--- Selected text ---

Skip to content

local_vector_store_driver

LocalVectorStoreDriver

Bases: BaseVectorStoreDriver

Source code in griptape/drivers/vector/local_vector_store_driver.py
@define(kw_only=True)
class LocalVectorStoreDriver(BaseVectorStoreDriver):
    entries: dict[str, BaseVectorStoreDriver.Entry] = field(factory=dict)
    persist_file: Optional[str] = field(default=None)
    relatedness_fn: Callable = field(default=lambda x, y: dot(x, y) / (norm(x) * norm(y)))
    thread_lock: threading.Lock = field(default=Factory(lambda: threading.Lock()))

    def __attrs_post_init__(self) -> None:
        if self.persist_file is not None:
            directory = os.path.dirname(self.persist_file)

            if directory and not os.path.exists(directory):
                os.makedirs(directory)

            if not os.path.isfile(self.persist_file):
                with open(self.persist_file, "w") as file:
                    self.__save_entries_to_file(file)

            with open(self.persist_file, "r+") as file:
                if os.path.getsize(self.persist_file) > 0:
                    self.entries = self.load_entries_from_file(file)
                else:
                    self.__save_entries_to_file(file)

    def load_entries_from_file(self, json_file: TextIO) -> dict[str, BaseVectorStoreDriver.Entry]:
        with self.thread_lock:
            data = json.load(json_file)

            return {k: BaseVectorStoreDriver.Entry.from_dict(v) for k, v in data.items()}

    def upsert_vector(
        self,
        vector: list[float],
        *,
        vector_id: Optional[str] = None,
        namespace: Optional[str] = None,
        meta: Optional[dict] = None,
        **kwargs,
    ) -> str:
        vector_id = vector_id or utils.str_to_hash(str(vector))

        with self.thread_lock:
            self.entries[self.__namespaced_vector_id(vector_id, namespace=namespace)] = self.Entry(
                id=vector_id,
                vector=vector,
                meta=meta,
                namespace=namespace,
            )

        if self.persist_file is not None:
            # TODO: optimize later since it reserializes all entries from memory and stores them in the JSON file
            #  every time a new vector is inserted
            with open(self.persist_file, "w") as file:
                self.__save_entries_to_file(file)

        return vector_id

    def load_entry(self, vector_id: str, *, namespace: Optional[str] = None) -> Optional[BaseVectorStoreDriver.Entry]:
        return self.entries.get(self.__namespaced_vector_id(vector_id, namespace=namespace), None)

---

Brief a.
Set down the records verbatim, from their first line through the line containing "522], [25, 525].".
The text and the records are unrelated to each other.

--- Data to use ---

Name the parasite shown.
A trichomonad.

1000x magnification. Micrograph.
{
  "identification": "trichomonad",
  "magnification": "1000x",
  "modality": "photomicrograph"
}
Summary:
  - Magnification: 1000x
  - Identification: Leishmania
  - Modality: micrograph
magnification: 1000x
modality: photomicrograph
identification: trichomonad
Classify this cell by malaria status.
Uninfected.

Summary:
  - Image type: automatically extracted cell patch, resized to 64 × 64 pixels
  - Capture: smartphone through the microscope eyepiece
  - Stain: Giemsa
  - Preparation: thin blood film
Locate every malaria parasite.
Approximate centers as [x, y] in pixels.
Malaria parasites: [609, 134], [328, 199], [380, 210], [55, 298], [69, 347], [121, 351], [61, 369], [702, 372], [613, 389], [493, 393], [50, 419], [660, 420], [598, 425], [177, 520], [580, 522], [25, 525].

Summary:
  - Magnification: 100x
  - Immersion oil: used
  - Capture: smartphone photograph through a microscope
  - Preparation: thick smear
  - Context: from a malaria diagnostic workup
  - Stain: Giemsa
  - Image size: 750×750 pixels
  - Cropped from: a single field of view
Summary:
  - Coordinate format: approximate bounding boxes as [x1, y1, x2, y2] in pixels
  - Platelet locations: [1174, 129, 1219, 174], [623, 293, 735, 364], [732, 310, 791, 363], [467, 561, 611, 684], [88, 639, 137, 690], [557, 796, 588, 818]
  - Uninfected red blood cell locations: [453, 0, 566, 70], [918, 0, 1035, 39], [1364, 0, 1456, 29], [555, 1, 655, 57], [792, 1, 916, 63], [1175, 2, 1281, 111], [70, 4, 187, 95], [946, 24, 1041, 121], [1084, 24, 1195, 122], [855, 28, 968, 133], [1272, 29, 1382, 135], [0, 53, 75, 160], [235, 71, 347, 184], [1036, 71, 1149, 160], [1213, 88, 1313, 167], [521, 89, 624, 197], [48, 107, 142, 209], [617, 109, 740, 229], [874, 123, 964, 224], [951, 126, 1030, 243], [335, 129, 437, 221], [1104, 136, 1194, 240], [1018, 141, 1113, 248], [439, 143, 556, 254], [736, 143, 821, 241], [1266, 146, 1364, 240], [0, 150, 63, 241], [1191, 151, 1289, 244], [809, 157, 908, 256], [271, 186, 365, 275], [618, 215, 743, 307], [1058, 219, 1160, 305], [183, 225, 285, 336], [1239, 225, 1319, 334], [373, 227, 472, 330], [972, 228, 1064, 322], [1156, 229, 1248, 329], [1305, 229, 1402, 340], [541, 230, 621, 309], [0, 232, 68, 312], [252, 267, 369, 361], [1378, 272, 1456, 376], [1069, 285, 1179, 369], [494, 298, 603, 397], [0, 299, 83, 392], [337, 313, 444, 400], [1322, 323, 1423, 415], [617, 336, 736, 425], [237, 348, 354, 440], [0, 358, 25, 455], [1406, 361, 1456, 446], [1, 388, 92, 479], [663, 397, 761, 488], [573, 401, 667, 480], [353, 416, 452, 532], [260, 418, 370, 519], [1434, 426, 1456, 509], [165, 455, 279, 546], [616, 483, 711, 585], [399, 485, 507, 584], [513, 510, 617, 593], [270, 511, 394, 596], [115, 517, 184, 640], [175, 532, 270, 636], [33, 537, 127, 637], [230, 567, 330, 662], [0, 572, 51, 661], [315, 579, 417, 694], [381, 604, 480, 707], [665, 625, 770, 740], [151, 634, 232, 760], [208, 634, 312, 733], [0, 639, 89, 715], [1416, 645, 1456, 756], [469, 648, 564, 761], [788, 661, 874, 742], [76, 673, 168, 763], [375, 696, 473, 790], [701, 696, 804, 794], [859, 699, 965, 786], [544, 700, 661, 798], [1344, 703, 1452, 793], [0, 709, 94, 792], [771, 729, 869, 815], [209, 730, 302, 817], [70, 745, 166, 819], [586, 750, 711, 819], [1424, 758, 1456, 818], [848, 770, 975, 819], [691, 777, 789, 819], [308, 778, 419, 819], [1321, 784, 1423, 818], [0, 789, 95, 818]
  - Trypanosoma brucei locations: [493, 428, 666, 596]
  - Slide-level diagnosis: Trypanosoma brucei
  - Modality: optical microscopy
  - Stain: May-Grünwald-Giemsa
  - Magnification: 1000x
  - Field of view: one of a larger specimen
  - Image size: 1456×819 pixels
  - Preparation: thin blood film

---

Brief b.
In the vector store driver code, list every attribute declared with `field(...)` at the class level of `LocalVectorStoreDriver`.

Problem solution a.
Name the parasite shown.
A trichomonad.

1000x magnification. Micrograph.
{
  "identification": "trichomonad",
  "magnification": "1000x",
  "modality": "photomicrograph"
}
Summary:
  - Magnification: 1000x
  - Identification: Leishmania
  - Modality: micrograph
magnification: 1000x
modality: photomicrograph
identification: trichomonad
Classify this cell by malaria status.
Uninfected.

Summary:
  - Image type: automatically extracted cell patch, resized to 64 × 64 pixels
  - Capture: smartphone through the microscope eyepiece
  - Stain: Giemsa
  - Preparation: thin blood film
Locate every malaria parasite.
Approximate centers as [x, y] in pixels.
Malaria parasites: [609, 134], [328, 199], [380, 210], [55, 298], [69, 347], [121, 351], [61, 369], [702, 372], [613, 389], [493, 393], [50, 419], [660, 420], [598, 425], [177, 520], [580, 522], [25, 525].

Problem solution b.
- entries
- persist_file
- relatedness_fn
- thread_lock